TBILISI, December 10 (RIA Novosti) - Georgia will not trade away future membership of NATO in order to secure improved relations with Russia, Zviad Dzidziguri, a representative of the Georgian Dream coalition which won the country's parliamentary elections in October, said on Monday.

Dzidziguri's remarks came after Russian Foreign Minister Sergei Lavrov said on Sunday that a meeting would take place between Georgian and Russian representatives in the near future.

The Georgian Prime Minister's special representative for normalization of relations with Russia, Zurab Abashidze, said on Monday he would meet Russia's Deputy Foreign Minister Grigory Karasin later this week as part of the ongoing Geneva discussions on resolution of the situation in the Caucasus

"The Georgian diplomatic team has enough sense to see that normalization of relations with Russia does not occur at the expense of integration with NATO," Dzidziguri said in a statement on Maestro television.

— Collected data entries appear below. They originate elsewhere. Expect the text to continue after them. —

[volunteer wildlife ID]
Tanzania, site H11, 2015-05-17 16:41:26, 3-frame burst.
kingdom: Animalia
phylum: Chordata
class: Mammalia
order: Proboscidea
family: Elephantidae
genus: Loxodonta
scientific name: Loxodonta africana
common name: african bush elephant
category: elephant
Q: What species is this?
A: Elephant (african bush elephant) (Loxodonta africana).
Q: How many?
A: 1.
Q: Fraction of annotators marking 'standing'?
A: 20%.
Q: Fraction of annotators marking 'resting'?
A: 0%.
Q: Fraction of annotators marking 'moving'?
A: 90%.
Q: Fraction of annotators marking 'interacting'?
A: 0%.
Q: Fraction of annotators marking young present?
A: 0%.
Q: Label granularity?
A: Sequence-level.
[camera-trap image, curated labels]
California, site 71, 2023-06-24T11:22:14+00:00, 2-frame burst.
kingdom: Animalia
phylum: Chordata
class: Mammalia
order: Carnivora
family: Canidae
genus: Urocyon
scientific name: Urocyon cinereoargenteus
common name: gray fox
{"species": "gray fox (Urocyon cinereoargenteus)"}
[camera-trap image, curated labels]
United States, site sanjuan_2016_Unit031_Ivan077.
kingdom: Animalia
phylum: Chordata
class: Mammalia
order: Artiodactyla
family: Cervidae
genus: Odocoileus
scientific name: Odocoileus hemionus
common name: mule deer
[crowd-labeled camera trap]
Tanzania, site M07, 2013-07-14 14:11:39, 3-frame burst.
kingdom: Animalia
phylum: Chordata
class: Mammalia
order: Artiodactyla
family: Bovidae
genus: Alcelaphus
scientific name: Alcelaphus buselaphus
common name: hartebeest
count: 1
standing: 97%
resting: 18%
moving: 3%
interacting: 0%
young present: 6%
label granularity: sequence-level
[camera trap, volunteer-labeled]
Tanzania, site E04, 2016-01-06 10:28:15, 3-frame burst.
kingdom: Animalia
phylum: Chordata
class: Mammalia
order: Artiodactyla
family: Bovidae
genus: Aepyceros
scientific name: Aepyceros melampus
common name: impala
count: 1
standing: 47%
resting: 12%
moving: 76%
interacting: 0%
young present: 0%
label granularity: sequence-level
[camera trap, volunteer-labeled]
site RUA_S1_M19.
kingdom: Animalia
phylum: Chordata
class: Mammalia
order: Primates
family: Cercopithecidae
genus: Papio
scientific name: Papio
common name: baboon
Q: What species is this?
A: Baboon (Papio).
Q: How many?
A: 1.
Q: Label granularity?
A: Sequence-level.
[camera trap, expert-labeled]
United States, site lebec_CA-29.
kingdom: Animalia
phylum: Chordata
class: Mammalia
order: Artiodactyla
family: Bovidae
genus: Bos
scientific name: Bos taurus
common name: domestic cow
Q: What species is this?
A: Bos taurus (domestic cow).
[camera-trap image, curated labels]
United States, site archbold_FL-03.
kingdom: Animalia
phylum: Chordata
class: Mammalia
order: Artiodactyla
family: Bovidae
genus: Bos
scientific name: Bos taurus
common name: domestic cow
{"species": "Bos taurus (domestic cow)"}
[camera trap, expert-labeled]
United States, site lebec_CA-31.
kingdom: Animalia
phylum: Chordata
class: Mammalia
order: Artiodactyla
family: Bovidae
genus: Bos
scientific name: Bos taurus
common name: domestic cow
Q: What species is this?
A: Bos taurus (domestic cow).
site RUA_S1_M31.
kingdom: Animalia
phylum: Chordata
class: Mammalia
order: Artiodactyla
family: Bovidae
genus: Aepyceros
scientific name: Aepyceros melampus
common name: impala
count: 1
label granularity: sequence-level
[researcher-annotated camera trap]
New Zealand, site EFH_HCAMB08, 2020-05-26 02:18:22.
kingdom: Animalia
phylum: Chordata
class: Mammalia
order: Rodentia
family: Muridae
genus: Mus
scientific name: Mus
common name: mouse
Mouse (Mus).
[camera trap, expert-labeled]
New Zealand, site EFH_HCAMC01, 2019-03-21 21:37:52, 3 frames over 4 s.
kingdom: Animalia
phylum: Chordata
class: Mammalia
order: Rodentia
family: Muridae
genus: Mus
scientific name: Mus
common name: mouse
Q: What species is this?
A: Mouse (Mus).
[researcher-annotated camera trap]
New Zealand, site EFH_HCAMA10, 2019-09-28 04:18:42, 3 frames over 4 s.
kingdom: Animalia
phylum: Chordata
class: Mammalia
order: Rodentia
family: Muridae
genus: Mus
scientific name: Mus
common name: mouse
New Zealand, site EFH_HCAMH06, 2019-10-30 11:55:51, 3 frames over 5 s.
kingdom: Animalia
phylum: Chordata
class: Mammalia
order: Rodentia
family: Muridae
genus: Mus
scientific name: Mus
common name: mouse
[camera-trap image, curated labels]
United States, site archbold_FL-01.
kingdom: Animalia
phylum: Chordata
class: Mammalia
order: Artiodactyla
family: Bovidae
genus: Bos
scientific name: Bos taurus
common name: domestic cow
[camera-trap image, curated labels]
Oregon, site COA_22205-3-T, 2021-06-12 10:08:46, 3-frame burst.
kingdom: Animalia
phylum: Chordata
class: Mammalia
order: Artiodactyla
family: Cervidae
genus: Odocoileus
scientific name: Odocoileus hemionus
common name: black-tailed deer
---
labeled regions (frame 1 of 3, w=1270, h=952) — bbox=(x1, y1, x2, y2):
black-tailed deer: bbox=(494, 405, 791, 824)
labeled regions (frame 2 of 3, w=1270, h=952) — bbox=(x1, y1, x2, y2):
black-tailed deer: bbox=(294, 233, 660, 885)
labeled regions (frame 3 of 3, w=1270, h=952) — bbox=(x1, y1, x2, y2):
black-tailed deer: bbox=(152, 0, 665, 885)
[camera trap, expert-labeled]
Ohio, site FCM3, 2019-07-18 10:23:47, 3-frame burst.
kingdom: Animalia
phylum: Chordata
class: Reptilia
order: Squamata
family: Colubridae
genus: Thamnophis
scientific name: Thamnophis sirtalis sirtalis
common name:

The Georgian Dream leader Bidzina Ivanishvili became Prime Minister after his party won the October elections. He immediately reaffirmed that his country would maintain its former aspiration to join NATO, as well as improving relations with Russia.

Georgia has had a thorny relationship with Moscow since Georgia left the USSR in 1990, with Russia supporting separatists in Georgia's breakaway provinces of Abkhazia and South Ossetia, which declared independence and were recognized as such by Russia in 2008. Russia has repeatedly said it will not accept Georgian membership of NATO.

Meanwhile, the head of Russia's consumer watchdog Rospotrebnadzor said on Monday it was ready to start talks with Georgian business on resolving the question of allowing Georgian wine and mineral water to be sold in Russia again, following a visit to Georgia by Russian specialists.

"[Georgian businessmen] have sent us letters and we'll see if we can work with them and find working contacts. After that we'll see when they will visit us, when we can go to see them," Rospotrebnadzor head Gennady Onishchenko said.

Foreign Minister Sergei Lavrov said on Sunday Russia was prepared to look at the issue of allowing Georgian food imports to Russia to be resumed.

Rospotrebnadzor banned import of Georgian wine and mineral water in spring 2006 following a dip in Russian-Georgian relations. The ostensible reason for the move was doubt over the safety of such products. Russia was previously a major market for Georgian wine, one of the country's main agricultural products.